Cardinal Columns Update: English Faculty Call on School Board to Reverse Censorship Policy

The English faculty members at Fond du Lac High School are getting into the act when it comes to the recent decision to censor the school’s newspaper, Cardinal Columns.Download Fond du Lac High School English Department Statement, the faculty is asking for the board to alter the new guidelines to help make the paper an open forum for public expression.

The value of this, if the board were to act in this fashion, is that declaring the paper an open forum would allow for the staff to sidestep the ruling set down in the Hazelwood decision. In addition, the statement provides some valuable insights into the situation at the school in relationship to the publication:

To start, the faculty members note that, despite administrative protestations to the contrary, the ability of the principal to censor hasn’t always been the status quo:

Such guidelines are not only a clear path toward censorship of student expression but also drastically alter the relationship between school publications and the administration and break sharply with roughly 100 years of district precedent regarding such publications.

Second, and more importantly, they draw a big red circle around the “Don’t worry about the policy. We’re totally going to be cool” argument and call bullshit on it:

The Superintendent and principal have told the students that they will work with them to make sure high quality, powerful stories can still be published. However, the fact that the new guidelines were drawn up so quickly, in defiance of past precedent, without warning or consultation with the school newspaper advisor or staff or other interested parties, and in the most restrictive form possible has the students worried that such stories, while powerful and community building, may be controversial or not be “positive” enough to gain future approval.

And they are not alone.

Finally, my favorite part is this blinding flash of the obvious that will likely fail to win the argument, but is still important when talking about the students of tomorrow:

If anything, then, the attention this controversy has stirred up has confirmed one thing: our students, allowed some freedom to work together to think critically and make informed choices on their own along with the guidance of a highly qualified instructor, are capable of truly amazing things. Such work should be celebrated, not censored.
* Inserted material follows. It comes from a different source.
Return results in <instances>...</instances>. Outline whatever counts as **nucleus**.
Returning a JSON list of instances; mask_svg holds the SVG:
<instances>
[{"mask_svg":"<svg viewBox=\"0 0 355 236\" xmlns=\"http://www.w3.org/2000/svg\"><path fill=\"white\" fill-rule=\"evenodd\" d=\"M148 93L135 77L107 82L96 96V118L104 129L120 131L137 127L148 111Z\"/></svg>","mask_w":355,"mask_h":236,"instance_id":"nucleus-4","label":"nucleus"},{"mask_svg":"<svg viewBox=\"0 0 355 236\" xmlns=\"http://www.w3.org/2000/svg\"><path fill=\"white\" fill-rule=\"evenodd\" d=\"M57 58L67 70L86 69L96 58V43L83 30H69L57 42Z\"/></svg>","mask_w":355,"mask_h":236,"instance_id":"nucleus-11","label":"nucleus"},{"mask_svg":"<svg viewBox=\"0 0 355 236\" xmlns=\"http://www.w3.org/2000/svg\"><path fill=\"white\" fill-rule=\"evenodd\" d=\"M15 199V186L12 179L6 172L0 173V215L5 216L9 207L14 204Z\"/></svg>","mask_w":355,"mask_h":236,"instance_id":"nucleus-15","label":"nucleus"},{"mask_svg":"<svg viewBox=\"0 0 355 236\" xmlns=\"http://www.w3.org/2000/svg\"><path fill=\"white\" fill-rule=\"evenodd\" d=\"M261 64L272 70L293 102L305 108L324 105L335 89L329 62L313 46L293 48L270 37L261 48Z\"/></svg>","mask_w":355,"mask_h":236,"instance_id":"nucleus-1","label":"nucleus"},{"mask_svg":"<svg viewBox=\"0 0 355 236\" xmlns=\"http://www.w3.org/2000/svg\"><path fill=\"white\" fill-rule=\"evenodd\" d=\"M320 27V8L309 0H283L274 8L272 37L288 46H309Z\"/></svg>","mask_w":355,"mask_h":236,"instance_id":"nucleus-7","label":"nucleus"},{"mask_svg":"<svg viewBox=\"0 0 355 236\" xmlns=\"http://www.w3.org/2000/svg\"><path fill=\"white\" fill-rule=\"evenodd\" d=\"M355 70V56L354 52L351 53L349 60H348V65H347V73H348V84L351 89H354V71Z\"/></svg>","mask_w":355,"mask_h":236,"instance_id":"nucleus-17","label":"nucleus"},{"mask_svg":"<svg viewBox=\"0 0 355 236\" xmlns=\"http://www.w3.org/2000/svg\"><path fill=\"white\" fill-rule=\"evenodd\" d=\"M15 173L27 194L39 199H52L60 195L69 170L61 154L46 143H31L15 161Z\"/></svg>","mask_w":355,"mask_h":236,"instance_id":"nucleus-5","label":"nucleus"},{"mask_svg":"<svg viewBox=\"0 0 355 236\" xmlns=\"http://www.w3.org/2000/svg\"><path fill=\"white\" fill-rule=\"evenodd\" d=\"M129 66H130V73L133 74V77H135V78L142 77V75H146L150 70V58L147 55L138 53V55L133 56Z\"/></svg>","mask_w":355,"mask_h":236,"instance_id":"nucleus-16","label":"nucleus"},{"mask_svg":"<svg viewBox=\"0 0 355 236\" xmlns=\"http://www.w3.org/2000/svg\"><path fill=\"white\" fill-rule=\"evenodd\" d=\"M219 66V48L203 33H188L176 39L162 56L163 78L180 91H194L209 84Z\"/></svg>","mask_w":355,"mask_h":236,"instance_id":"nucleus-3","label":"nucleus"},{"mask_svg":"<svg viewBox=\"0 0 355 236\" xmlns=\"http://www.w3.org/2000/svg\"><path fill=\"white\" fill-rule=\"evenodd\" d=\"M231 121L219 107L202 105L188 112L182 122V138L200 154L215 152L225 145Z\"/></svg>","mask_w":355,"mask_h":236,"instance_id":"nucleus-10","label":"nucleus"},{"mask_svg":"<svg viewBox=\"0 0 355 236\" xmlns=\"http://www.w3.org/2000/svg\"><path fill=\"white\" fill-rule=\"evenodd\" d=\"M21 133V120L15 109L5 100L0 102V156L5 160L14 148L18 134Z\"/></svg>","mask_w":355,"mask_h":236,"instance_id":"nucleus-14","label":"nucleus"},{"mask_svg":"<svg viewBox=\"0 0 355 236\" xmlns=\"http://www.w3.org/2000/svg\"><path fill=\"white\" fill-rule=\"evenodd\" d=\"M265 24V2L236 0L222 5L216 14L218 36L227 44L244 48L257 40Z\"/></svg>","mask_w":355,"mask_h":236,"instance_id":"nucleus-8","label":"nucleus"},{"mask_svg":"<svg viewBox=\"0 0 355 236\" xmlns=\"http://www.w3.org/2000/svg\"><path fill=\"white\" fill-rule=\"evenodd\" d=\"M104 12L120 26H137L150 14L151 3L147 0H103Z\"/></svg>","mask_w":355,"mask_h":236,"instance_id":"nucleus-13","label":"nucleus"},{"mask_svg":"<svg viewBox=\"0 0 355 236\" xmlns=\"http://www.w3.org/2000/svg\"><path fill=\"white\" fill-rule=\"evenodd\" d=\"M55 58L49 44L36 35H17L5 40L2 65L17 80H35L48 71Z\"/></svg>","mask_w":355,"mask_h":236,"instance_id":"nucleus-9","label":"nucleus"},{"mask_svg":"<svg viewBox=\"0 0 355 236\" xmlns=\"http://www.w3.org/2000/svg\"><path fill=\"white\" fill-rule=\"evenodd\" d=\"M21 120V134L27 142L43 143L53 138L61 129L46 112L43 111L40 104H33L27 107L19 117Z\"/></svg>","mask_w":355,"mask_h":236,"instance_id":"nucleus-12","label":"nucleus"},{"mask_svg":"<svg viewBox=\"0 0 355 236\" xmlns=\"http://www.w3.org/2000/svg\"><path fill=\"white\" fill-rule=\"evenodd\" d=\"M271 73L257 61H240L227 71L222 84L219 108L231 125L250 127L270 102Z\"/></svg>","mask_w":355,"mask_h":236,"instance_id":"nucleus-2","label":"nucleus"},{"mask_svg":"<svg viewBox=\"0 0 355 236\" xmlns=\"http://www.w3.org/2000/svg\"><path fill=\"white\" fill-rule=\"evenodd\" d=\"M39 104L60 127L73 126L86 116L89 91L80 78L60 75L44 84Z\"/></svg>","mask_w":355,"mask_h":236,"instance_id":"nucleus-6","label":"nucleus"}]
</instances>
At this point in the game, I wonder if the administration has figured out it picked the wrong hill to die on. It’s clear that the principal is being out-played by a kid who isn’t old enough to drink yet. Tanvi Kumar is headed to George Washington University in the fall and if this gauntlet is any indication, she’s going to blow the doors of that place, too.

In every instance where Jon Wiltzius has been interviewed, he leaves bait out there, just waiting for her. He talks about needing more “positive stories” and how he’s going to be fair with the students. As I read these comments, I want to lose my mind and take the bait. Kumar, however, deftly sidesteps the trapdoor and drops an anvil on the administrative coyote’s head. A super-genius, he most assuredly is not.

The administration could have so easily found a better way to censor the publication had it not overreacted here. Not to put ideas in anyone’s head, but had issues of how to keep these meddling kids under control had seeped into their admini-brains, all they would have had to do is wait for that one screw up.

It happens at every paper: Somebody libels somebody else or there’s a giant fact error that leads to all sorts of hurt feelings or some moron writes a 1,600-word soliloquy about his dick. THAT’S when you pounce if you’re trying to get control of a student newspaper. It’s when the administration can look out at a group of “concerned citizens,” shake a copy of the paper at these people and say, “Who wants to read about a 15-year-old’s conversation with his pecker?” Everyone agrees it’s a shit piece and the need to control becomes self-evident.

Instead, the school district got no angry letters, no allegations of libel, no sense that story went too far or heard that something in the story was untrue. The administration picked the strongest part of the line and then engaged in the censoring version of the Charge of the Light Brigade. And the line appears to be holding.

The next school board meeting is Monday at 5 p.m. at the school district administration center 72 9th St. in Fond du Lac. If you’re in the area, stop by and add your support. If not, sign the petition, if you are so moved.